6.  Privatisation will increase the costs of regulating adequately; failure to do so will result in abuse of patients
 It should be noted that once the reform has loaded our health system with incentives to over-treat patients, deny referrals, falsify or withhold information on patient outcomes and to maximise corporate profits, the cost of regulating adequately will rise.  Failure to do so will save money on “red tape” but at the cost of harming vulnerable people and squandering taxpayers’ money.  We can see how this works in practice from the poor record of the Care Quality Commission, for example at Winterbourne View[41] , mainly due to an underfunded regulatory system which operated largely on the basis of self-certification and not inspection.  It should be noted that recruitment advertising for the CQC over the past year has not required any medical qualification for any post[42].

Conclusion
 While it is clear that ways exist to improve the Beveridge system NHS, it is equally plain that replacing it with a market-driven health system is a move in the wrong direction which is likely to harm patients and waste scarce resources. 
 Market competition in healthcare does not produce desirable results, a conclusion evident from inspection of medical systems which rely upon it and also from economic theory. Despite the highest spending in the world both as a proportion of GDP and as a per capita figure, health outcomes achieved in the USA are mediocre: for instance, in 2010, the US was 44th/193 in the world ranking for the probability of dying by age five34. In the past decade,  the American health care system has made minimal progress in reducing deaths from causes amenable to medical care (the UK Department of Health’s chosen high level indicator of health system performance), falling increasingly far behind other industrialised nations; in the UK, progress on this measure has been among the fastest[43].
 This “reform” serves only corporate interests.
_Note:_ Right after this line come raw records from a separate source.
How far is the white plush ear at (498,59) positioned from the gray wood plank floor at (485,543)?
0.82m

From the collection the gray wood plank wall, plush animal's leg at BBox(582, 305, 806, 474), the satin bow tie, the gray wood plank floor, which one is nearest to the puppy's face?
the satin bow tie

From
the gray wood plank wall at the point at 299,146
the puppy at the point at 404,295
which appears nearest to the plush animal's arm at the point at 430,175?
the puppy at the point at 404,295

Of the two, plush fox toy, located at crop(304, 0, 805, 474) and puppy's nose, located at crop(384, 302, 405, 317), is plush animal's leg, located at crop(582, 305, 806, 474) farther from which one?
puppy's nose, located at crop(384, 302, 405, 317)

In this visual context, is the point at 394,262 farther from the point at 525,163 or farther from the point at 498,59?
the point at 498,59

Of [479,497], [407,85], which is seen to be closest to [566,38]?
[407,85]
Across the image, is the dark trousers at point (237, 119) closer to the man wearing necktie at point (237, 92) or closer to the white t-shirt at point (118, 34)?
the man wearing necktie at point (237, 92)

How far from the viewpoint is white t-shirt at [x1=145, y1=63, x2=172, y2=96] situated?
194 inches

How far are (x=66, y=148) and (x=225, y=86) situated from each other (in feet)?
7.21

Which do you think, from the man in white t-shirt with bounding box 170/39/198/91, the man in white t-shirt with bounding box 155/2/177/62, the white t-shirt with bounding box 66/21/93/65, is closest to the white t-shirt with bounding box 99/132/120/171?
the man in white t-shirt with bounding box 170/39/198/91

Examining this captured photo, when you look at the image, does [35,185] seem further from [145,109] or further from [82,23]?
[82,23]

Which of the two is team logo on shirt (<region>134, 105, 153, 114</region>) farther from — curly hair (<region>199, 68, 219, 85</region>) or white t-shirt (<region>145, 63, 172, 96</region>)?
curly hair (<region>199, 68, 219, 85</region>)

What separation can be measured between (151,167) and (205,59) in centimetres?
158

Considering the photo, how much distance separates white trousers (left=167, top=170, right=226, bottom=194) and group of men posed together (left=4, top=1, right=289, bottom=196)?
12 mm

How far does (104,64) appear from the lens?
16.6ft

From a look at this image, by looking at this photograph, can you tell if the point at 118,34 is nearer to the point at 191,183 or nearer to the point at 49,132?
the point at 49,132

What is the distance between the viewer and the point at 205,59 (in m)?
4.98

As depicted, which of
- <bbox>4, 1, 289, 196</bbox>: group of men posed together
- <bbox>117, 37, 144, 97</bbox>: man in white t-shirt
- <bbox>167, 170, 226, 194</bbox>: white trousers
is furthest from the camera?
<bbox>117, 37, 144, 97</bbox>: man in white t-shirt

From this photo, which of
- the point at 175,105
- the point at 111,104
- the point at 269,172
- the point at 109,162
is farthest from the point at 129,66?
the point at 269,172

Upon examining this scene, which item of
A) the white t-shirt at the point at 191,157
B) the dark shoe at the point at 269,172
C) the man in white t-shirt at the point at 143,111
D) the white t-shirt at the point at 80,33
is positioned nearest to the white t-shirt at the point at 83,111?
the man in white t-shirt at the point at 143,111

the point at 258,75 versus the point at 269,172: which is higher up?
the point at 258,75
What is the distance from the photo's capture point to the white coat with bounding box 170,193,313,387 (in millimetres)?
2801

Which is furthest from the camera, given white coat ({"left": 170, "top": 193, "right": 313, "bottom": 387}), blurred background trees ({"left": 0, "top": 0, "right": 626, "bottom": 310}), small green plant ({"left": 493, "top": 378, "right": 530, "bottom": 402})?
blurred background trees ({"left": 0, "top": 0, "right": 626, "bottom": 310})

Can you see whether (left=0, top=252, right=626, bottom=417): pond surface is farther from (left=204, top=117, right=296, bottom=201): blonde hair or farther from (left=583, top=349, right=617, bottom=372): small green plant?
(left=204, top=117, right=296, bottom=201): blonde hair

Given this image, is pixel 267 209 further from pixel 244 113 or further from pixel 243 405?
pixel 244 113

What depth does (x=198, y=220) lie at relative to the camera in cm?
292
They will gain new profit opportunities, as recently explained by Earl Howe to an audience of private sector investors[44], and by past NHS Director Mark Britnell to a group of US private equity companies[45] as follows:
 “In future, the NHS will be a state insurance provider not a state deliverer. In future ‘any willing provider’ from the private sector will be able to sell goods and services to the system. The NHS will be shown no mercy and the best time to take advantage of this will be in the next couple of years.

GPs will have to aggregate purchasing power and there will be a big opportunity for those companies that can facilitate this process.

The monolithic arm of state control will be relaxed which will provide a huge opportunity for efficient private sector suppliers.”

We believe the Bill as presently worded is largely unworkable, while attempts to implement it are likely to increase costs and reduce the level and quality of care that is provided. It is laden with incentives for opportunistic behaviour. Furthermore, as noted by the House of Lords Constitution Committee,[46] it is potentially unconstitutional. The Secretary of State has condemned his critics for relying on anecdote rather than evidence. In this paper we have presented the evidence that, we argue, he must respond to if he is to make a convincing case that his Bill should be passed.